One example of this might a dataset with very large storage requirements. Another is GIS data, where users need to know something about setting up the associated toolchain to use the source data: an API can make this information accessible for those who just need to query a bunch of lat/lon pairs and see what comes back.“
In addition to Peter’s and Tom’s points, I would add a couple of other lessons learned as a developer here:
- There’s no way to predict ahead of time the right data format and structure for every client who’s interested in your data. Expect clients to need to transform your data for their own requirements, and for that transformation to require clients to first obtain all of your data.
- Providing bulk access is several orders of magnitude less work on the part of the provider than building and maintaining an API. An API is a system you need to design, create, keep running, attend to, and worry about.
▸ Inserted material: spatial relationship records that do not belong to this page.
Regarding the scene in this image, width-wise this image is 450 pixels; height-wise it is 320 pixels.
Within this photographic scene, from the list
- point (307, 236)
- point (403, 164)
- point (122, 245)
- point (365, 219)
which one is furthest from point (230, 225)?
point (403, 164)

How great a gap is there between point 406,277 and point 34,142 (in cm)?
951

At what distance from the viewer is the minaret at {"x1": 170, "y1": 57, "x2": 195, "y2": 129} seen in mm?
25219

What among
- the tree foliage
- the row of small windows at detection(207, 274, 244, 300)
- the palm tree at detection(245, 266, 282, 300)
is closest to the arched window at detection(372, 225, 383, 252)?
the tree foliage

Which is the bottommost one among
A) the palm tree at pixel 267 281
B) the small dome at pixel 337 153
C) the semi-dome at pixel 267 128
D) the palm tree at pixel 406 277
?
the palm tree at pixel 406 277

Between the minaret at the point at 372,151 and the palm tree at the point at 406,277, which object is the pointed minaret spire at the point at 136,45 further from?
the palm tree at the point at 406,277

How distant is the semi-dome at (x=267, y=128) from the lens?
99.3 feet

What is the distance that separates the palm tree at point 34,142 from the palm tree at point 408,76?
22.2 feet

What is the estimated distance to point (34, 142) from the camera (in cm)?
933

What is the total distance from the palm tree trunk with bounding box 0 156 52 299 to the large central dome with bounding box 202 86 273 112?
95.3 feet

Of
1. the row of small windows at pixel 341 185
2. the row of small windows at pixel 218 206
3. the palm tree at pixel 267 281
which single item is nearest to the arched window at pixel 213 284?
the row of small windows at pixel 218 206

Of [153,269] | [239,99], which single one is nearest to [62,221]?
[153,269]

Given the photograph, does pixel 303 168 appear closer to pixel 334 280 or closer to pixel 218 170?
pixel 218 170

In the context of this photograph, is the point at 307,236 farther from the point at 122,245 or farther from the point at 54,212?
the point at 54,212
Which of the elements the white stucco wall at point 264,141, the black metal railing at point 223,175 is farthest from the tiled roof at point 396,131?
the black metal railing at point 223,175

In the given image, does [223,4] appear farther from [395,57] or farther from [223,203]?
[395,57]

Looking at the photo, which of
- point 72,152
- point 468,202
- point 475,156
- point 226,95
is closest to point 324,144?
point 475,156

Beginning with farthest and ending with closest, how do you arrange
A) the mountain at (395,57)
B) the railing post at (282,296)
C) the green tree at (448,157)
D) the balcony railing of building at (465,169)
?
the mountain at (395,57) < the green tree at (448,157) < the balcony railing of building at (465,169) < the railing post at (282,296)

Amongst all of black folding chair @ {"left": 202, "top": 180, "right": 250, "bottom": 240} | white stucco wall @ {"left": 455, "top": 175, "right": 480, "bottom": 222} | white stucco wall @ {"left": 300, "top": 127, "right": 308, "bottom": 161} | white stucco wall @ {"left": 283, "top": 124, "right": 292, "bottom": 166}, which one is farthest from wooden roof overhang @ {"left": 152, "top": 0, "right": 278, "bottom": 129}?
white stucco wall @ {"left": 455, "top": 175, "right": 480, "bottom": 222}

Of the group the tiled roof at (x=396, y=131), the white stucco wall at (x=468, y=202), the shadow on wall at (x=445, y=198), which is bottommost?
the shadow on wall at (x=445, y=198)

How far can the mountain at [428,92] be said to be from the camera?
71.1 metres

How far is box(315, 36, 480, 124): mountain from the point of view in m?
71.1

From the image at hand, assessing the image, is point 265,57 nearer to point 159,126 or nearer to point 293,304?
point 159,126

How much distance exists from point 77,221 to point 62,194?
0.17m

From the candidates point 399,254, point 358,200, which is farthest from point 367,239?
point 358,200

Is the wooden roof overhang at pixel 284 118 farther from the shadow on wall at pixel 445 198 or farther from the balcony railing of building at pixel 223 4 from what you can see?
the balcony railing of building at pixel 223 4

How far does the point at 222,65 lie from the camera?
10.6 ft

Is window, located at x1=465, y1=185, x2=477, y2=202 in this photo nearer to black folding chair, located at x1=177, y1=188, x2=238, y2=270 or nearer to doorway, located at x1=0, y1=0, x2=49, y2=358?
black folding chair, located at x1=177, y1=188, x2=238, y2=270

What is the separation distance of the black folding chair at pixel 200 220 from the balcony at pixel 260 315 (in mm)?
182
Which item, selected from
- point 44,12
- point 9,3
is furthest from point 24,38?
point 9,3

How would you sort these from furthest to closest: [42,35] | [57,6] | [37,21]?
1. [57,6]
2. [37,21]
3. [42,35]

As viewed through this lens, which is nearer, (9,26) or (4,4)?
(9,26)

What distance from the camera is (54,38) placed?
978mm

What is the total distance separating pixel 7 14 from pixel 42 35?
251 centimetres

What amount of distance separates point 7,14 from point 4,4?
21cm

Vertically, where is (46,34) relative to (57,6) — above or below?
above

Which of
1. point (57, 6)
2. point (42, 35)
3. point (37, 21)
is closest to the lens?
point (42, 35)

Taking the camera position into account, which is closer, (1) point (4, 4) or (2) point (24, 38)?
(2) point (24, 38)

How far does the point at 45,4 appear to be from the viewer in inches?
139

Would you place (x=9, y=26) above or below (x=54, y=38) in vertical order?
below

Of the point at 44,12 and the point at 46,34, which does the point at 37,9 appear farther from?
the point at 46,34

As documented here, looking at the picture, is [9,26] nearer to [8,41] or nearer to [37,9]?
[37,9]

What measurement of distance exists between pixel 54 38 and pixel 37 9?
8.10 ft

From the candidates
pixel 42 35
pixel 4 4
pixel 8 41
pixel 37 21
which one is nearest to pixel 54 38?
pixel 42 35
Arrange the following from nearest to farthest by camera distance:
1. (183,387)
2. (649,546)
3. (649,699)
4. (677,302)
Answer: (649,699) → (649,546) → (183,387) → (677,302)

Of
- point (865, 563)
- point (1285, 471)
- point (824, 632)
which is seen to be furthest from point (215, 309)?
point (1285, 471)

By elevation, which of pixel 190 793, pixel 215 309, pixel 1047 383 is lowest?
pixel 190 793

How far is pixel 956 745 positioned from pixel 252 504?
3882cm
Bulk data access is uploading some files, forgetting about it, and letting HTTP do the work. Ongoing automated bulk access may require some integration into existing workflows behind the scenes, but it’s going to be a lot less work than building a new system.
In many cases, we’ll develop an API simply because we need it for our own work. After all, the best way to create a good API is to dogfood it yourself as you build it, so you know what it’s like to use it. If the resulting API also provides a meaningful public service, then the cost of making it public is very low for us, since we’ve already decided that building and maintaining it is necessary.
In others, such as our Congress API’s geographic lookup service, it’s because it covers up a lot of complex calculation and allows geographic novices to build interesting services. It’s more than just a mechanism of transporting information.
To sum up, Sunlight is pro-API – we make our own, and we welcome them from the government when they enhance access to information (the FederalRegister.gov API is a particularly good example). However, the first step government should take, in nearly all cases, is to offer the data directly and in bulk. They’ll save themselves mountains of hassle, will better and more quickly serve entrepreneurs and developers, and will encourage the broadest possible use of their data by the public.